(WRITTEN INSTRUCTION):
In the rows below, rewrite the lines from the one containing "What is the distance between the photographer" up to and including the one containing "311 centimetres" as a JSON list of strings, one string per line, leaving out blank lines. Include only those lines.

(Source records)
## begin

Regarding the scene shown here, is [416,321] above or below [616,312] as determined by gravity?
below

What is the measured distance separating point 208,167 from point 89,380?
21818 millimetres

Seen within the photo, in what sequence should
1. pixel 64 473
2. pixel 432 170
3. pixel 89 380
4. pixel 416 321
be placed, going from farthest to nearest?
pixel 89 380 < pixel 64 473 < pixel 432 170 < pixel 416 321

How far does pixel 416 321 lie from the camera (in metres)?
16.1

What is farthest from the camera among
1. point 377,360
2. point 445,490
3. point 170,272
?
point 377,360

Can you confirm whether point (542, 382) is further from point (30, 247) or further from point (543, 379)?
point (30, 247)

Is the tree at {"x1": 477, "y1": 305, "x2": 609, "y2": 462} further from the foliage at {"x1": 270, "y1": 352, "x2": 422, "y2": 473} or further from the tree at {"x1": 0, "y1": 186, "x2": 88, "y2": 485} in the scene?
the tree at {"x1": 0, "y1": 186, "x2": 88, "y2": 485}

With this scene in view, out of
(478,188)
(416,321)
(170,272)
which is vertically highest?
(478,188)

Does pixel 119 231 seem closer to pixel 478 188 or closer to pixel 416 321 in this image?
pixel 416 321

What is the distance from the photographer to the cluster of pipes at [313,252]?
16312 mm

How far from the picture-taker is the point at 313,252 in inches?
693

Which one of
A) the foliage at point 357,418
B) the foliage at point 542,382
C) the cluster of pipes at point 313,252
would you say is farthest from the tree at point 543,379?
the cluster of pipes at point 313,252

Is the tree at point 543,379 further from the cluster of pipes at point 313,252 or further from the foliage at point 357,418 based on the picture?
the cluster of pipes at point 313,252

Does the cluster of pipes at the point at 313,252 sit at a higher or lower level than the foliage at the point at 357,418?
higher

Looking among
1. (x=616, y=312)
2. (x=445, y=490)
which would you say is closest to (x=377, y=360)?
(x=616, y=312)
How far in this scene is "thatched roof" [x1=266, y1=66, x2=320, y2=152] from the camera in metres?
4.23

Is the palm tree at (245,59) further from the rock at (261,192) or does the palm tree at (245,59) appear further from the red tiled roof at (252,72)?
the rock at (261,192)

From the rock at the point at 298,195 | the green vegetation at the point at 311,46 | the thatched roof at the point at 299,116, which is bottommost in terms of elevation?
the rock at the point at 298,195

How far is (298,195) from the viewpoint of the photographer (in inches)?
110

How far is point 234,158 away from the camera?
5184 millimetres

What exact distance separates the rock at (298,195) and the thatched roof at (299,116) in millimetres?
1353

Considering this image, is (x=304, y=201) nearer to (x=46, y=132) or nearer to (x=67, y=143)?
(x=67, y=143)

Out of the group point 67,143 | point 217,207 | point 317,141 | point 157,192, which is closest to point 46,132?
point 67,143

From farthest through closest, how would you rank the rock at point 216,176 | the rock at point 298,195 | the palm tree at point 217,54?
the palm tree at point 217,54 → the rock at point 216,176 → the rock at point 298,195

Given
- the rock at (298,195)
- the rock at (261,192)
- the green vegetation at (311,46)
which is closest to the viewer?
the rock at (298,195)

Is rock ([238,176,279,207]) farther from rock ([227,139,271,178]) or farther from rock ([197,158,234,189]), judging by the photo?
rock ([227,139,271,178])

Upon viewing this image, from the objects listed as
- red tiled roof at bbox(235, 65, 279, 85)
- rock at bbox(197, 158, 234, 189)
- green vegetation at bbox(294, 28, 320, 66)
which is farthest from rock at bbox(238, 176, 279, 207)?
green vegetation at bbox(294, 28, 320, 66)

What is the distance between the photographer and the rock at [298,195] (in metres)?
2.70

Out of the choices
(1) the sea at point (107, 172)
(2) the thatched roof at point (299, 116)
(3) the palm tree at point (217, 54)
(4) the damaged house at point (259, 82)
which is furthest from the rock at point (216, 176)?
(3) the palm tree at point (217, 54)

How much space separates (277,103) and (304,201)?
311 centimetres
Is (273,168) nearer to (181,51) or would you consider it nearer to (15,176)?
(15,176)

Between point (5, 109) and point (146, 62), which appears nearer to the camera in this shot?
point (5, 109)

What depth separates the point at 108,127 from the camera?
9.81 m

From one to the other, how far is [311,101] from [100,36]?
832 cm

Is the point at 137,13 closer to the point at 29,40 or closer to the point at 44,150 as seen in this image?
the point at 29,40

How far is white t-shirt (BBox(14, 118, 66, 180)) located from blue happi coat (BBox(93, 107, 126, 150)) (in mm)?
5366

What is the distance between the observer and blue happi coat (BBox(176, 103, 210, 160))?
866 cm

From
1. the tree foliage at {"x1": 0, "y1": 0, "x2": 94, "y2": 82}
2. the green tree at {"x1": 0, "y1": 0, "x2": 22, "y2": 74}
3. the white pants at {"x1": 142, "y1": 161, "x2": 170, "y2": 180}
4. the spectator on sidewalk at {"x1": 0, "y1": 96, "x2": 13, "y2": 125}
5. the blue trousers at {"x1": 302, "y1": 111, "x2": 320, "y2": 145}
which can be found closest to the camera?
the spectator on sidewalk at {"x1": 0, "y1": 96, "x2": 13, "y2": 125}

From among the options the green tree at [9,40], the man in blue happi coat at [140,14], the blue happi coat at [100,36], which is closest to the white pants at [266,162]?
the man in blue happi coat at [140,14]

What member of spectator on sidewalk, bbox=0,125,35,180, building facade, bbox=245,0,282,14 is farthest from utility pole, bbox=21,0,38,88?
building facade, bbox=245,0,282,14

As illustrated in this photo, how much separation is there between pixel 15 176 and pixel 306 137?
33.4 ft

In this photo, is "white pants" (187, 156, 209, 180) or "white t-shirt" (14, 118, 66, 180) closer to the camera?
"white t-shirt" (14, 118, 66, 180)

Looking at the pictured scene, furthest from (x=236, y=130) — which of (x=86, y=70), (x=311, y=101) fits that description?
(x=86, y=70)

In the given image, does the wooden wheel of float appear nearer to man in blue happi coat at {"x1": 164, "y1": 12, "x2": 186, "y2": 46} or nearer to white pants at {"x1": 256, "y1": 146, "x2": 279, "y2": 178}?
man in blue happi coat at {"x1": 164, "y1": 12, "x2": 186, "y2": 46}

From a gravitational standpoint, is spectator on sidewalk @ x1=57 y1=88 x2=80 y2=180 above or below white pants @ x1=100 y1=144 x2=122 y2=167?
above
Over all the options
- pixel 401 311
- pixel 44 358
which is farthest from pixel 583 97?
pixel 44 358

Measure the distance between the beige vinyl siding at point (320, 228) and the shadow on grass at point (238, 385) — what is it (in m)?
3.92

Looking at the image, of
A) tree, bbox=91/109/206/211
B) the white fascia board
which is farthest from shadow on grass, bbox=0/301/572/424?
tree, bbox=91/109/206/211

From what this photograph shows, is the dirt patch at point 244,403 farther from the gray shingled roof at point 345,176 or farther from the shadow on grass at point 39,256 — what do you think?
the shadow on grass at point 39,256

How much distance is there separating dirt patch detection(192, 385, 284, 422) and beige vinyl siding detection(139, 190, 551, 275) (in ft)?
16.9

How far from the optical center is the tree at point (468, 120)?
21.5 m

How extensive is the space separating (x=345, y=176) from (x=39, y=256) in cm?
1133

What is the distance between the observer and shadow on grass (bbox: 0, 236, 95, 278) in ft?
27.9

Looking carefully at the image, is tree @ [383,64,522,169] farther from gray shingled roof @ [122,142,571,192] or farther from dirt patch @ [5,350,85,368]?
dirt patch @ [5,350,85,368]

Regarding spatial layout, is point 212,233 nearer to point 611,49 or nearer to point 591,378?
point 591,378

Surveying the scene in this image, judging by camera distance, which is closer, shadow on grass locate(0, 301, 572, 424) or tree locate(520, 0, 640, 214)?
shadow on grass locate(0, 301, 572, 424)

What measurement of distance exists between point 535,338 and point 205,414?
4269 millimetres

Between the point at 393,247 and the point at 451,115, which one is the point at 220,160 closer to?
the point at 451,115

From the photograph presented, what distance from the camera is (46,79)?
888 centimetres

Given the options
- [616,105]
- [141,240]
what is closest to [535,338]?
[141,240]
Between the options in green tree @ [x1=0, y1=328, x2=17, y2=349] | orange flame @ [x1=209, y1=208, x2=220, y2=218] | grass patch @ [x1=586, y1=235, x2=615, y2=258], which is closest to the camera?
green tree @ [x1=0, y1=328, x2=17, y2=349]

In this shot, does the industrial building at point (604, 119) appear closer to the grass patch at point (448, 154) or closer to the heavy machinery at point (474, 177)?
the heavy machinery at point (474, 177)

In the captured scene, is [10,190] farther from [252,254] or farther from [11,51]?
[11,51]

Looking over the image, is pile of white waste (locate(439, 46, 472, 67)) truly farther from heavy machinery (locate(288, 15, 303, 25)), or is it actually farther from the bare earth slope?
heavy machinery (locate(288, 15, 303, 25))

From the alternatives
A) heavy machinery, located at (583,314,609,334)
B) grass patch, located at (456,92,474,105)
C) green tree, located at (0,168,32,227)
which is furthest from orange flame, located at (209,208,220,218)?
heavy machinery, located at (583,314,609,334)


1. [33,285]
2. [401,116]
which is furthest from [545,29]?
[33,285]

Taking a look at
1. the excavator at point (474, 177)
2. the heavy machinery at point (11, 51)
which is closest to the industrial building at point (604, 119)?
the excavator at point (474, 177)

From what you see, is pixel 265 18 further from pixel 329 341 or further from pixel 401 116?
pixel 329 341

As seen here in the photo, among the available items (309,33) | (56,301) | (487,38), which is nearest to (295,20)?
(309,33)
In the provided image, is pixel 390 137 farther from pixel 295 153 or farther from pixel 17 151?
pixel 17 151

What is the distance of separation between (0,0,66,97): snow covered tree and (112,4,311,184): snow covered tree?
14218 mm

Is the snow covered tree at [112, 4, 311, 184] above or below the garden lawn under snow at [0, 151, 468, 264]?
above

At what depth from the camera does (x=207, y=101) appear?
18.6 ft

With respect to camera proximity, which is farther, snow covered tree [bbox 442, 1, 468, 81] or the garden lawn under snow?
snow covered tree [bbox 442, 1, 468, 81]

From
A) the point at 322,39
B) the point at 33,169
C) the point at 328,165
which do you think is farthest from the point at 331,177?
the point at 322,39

## end

(RESPONSE TO THE EXERCISE):
[
  "What is the distance between the photographer and the rock at [298,195] (in metres)?",
  "2.70",
  "Out of the choices",
  "(1) the sea at point (107, 172)",
  "(2) the thatched roof at point (299, 116)",
  "(3) the palm tree at point (217, 54)",
  "(4) the damaged house at point (259, 82)",
  "which is furthest from the rock at point (216, 176)?",
  "(3) the palm tree at point (217, 54)",
  "How much space separates (277,103) and (304,201)?",
  "311 centimetres"
]